First, I used the container-transform app to generate the file based on my docker-compose
Then I have to do some adjustment, i.e: The AWS file doesn't seem to have a "workdir" property, so I had to change it according
I also published my image to AWS Elastic Container Registry
The file became the following:
{
"AWSEBDockerrunVersion": 2,
"containerDefinitions": [
{
"command": [
"bash",
"-c",
"yarn install --cwd /frontend && yarn build --cwd /frontend"
],
"essential": true,
"image": "node:latest",
"memory": 128,
"mountPoints": [
{
"containerPath": "/frontend",
"sourceVolume": "_Frontend"
},
{
"containerPath": "/frontend/build",
"sourceVolume": "Static-Content"
}
],
"name": "frontend",
"portMappings": [
{
"containerPort": 3000,
"hostPort": 3000
}
]
},
{
"command": [
"bash",
"-c",
"pip3 install -r /app/requirements.txt && supervisord -n"
],
"essential": true,
"image": "<my-ecr-image-path>",
"memory": 128,
"mountPoints": [
{
"containerPath": "/app",
"sourceVolume": "_WebApp"
},
{
"containerPath": "/home/docker/volatile/static",
"sourceVolume": "Static-Content"
},
{
"containerPath": "/var/log/supervisor",
"sourceVolume": "_SupervisorLog"
}
],
"name": "web",
"portMappings": [
{
"containerPort": 80,
"hostPort": 80
},
{
"containerPort": 8000,
"hostPort": 8000
}
],
"links": [
"frontend"
]
}
],
"family": "",
"volumes": [
{
"host": {
"sourcePath": "/var/app/current/frontend"
},
"name": "_Frontend"
},
{
"host": {
"sourcePath": "static-content"
},
"name": "Static-Content"
},
{
"host": {
"sourcePath": "/var/app/current/web/app"
},
"name": "_WebApp"
},
{
"host": {
"sourcePath": "/var/log/supervisor"
},
"name": "_SupervisorLog"
}
]
}
But then after deploy I see it on the logs:
> ------------------------------------- /var/log/containers/frontend-xxxxxx-stdouterr.log
>
> ------------------------------------- yarn install v1.3.2
> [1/4] Resolving packages...
> [2/4] Fetching packages...
> info There appears to be trouble with your network connection.
> Retrying...
> info There appears to be trouble with your network connection.
> Retrying...
> info There appears to be trouble with your network connection.
> Retrying...
> info There appears to be trouble with your network connection.
> Retrying...
> info There appears to be trouble with your network connection.
> Retrying...
> info There appears to be trouble with your network connection.
> Retrying...
> info There appears to be trouble with your network connection.
> Retrying...
> error An unexpected error occurred:
> "https://registry.yarnpkg.com/aws-sdk/-/aws-sdk-2.179.0.tgz:
> ESOCKETTIMEDOUT".
I have tried to increase timeout for yarn... but the error still happen
I also can't even execute bash on the container (it gets stuck forever)

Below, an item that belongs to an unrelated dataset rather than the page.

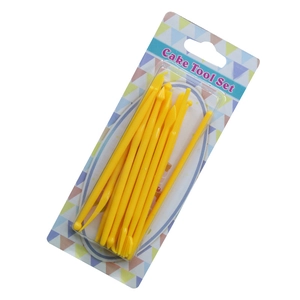 Close-up of manual cake airbrush set with yellow plastic spray pump and vials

or any other command (i.e: trying to reproduce the yarn issue)
And the _SupervisorLog doesn't seem to be mapping according, the folder is empty and I can't understand exactly what is happening or reproduce correctly the error
If I try to go to the url sometimes I get a Bad Gateway, sometimes I don't even get that.
If I try to go to the path where it should load the "frontend" I get a "forbidden" error.
Just to clarify, this is working fine when I run the containers locally with docker-compose.
I have started using Docker recently, so feel free to point any other issue you might find on my files.